Returning to my Jungian roots is an element of my little scheme. About ten years ago, I had a moment of clarity, while browsing in Shaman Drum bookstore in Ann Arbor, as to my vocation. I would be a poet, and Robert Bly’s poetry (which I was buying at the time) and the work of C.G. Jung (especially his extraordinary “Red Book”) were to be my keys to the kingdom.
For some reason, I have never quite been able to achieve what I envisioned so many years ago. Maybe it’s because, like everyone else, I keep getting pulled down into the undertow of the manic extraversion that is our culture. Maybe I just wasn’t mature enough to pursue the inner life as seriously as I hoped to. Maybe I’m still not. But I’m feeling that 2009 might finally be the time for me to get my psychic shit together.
I’ve never been one of those poets who has to struggle to find a theme or an overall vision. Perhaps because I started writing poetry a bit later than most poets, I’ve always known what to write about in the larger sense. What I struggle with is the details: what to write about, specifically, in each individual poem, and how to handle that stylistically. As I’ve previously noted, Jorie Graham seems promising to me as a link between my past work and my future work, since she also writes about the interplay between mind and not-mind (I hesitate to say mind and world, because mind is part of the world, as I see it), as I do; she also lets her form bend and flurry in keeping with her thoughts, which I still aspire to do.
I’m not sure where I’m going with this. (What the hell; it’s a blog.)
I guess what I’m trying to get at is that I am confident my poetry is about to take a leap forward, or at least a hop forward, in 2009. I hope this will lead to more publications.

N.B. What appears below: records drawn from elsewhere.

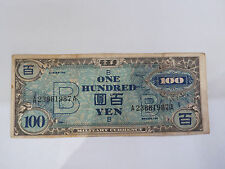 Japan 1945 Paper note 100 Yen scarce military SERIE 100 B MILITARY CURRENCY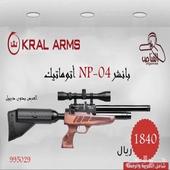 بندقية غازيه للبيع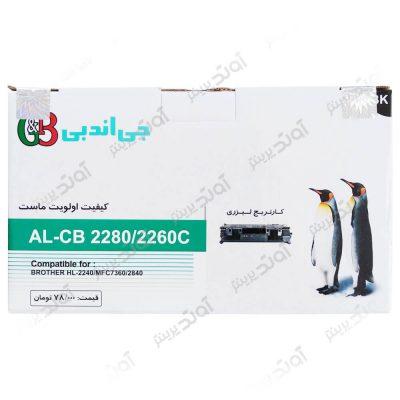 کارتریجرنگ مشکی برادر جی اند بی Brother TN-2280 Black Laserjet Toner Cartridge G&B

I’ve got two poems coming out in journals this year (in RHINO and Lake Effect), and I really hope to have more. I must admit that, despite my being a Jungian introvert, my relative lack of publications thus far is really frustrating to me. I am not one of those writers who writes for himself; I want to participate in the culture. It’s not that I want to be famous; I just want to be read. (Okay, I wouldn't mind being a little famous. But that's not my primary motivation.)
I’m hoping there will be a big craze for poems about the ontological status of matter. Fingers crossed!

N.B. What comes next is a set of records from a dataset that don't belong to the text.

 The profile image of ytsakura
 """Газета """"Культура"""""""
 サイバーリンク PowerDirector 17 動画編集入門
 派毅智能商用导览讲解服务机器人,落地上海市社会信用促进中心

Also, I intend to finally start doing some cartooning again. I started out as a cartoonist, long before I was a poet, and for a couple of years now I’ve been feeling an itch to get back to that. Sometimes this is more important to me than the poetry. Sometimes not. I’m writing a graphic novel, and improving my drawing skills in the meantime. I hope to actually begin production (which means pencilling and inking the actual final for-print pages) by late spring or early summer. Until then, I hope to post scans of an old comic-book that I made and self-published when I was 19. But first I have to find a copy; I can’t remember where I put the damned things.

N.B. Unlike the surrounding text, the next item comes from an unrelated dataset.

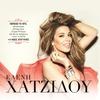 Cover of the album Eleni Hatzidou
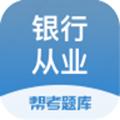 银行从业题库 V2.7.3 安卓版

So, creatively, my life is full. Not so much otherwise, but that’s not unusual. It seems I’m to be one of those people who lives for his work (and for watching DVDs of Doctor Who; I love that show so much). Therefore, I’m pleased that the work seems to be taking off, published or not.
2009 will also likely decide my professional future: PhD/professor? High school English teacher? Bum? (I’m hoping for the first, not entirely horrified by the second, and wouldn’t be surprised by the third.)
In future posts, I’ll try to elucidate my various brainstorms in greater detail, probably related to the things I’m reading. Right now, I’m about to begin a big coffee-table book about Joseph Cornell. How he fits into the great project, I don’t know, but I have a clear feeling that he does. Then Simic’s book on Cornell, then some of Simic’s own work. Then I might delve into Rilke for a while; I’ve been feeling drawn to him again. And Jung/ian stuff on the side. And drawing practice. And watching Burn Notice and Battlestar Galactica and 24 online (damn you, mid-season-starting tv shows!). And the things I do for money. Honey.